If yes, the signal is determined to be a music signal; otherwise, the signal is determined
to be a speech signal.
[0095] After the speech signals and music signals are determined through the foregoing process,
the signals of the uncertain type undergo the primary corrective classification process
shown in Figure 12, including:
[0096] In block 1201, a judgment is made about whether the level_energy is less than the
threshold (such as 5000) of the uncertain type of sub-band energy. If yes, the signal
type is still determined to be the uncertain class; otherwise,
in block 1202, a judgment is made about whether the number of continuous music frames
is greater than 1 and ISF_meanSD is less than the ISF music threshold. If yes, the
signal is determined to be of the music class; otherwise,
the speech and music hangover flags are cleared. If the signals before this frame
are continuous speech signals and the continuity is strong, the speech is judged according
to the characteristic parameters of the speech. If the speech conditions are fulfilled,
the speech_hangover_flag is set to 1, as illustrated in blocks 1203 to 1206 in Figure
12. If the signals before this frame are continuous music signals and the continuity
is strong, the music is judged according to the characteristic parameters of the music.
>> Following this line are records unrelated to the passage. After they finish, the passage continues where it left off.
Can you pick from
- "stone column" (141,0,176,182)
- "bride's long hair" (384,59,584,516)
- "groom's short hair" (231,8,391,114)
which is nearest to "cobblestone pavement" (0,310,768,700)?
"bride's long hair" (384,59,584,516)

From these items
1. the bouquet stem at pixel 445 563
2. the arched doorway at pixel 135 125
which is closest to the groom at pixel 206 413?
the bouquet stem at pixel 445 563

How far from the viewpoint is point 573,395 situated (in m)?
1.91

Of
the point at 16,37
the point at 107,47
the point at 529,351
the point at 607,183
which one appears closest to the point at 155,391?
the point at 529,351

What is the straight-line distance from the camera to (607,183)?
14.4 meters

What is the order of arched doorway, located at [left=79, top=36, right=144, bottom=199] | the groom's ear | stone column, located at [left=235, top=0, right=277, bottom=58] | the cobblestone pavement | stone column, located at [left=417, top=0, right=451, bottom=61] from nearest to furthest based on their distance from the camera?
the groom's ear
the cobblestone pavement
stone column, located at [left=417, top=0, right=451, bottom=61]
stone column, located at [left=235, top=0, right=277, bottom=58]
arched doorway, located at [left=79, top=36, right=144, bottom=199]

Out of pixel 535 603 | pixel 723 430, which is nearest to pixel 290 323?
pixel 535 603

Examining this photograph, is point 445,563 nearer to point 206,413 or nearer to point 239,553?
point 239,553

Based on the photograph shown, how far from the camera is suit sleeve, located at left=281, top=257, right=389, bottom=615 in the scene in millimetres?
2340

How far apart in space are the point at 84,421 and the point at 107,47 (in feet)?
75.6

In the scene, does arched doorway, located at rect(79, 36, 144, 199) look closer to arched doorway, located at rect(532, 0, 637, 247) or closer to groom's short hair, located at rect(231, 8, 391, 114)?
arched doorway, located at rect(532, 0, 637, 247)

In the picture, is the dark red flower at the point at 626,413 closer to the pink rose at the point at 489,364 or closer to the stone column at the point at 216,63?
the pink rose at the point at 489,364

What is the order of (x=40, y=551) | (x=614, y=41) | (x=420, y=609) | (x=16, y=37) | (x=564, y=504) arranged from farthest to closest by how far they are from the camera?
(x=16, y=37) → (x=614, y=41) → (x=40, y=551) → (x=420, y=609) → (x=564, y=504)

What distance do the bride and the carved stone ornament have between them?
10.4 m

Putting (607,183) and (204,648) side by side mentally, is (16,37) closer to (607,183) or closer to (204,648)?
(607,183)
If the music conditions are fulfilled, the music_hangover_flag is set to 1, as illustrated
in blocks 1207 to 1210 in Figure 12.
[0097] Afterwards, as illustrated in blocks 1211 to 1216 in Figure 12, if the speech hangover
flag is 1 and the music hangover flag is 0, the current signal type is set to the
speech class. If the music hangover flag is 1 and the speech hangover flag is 0, the
current signal type is set to the music class. If both the music hangover flag and
the speech hangover flag are 1 or both are 0, the signal type is set to the uncertain
class. In this case, if more than 20 previous music frames are continuous, the signal
is determined to be of the music class; if more than 20 previous speech frames are
continuous, the signal is determined to be of the speech class.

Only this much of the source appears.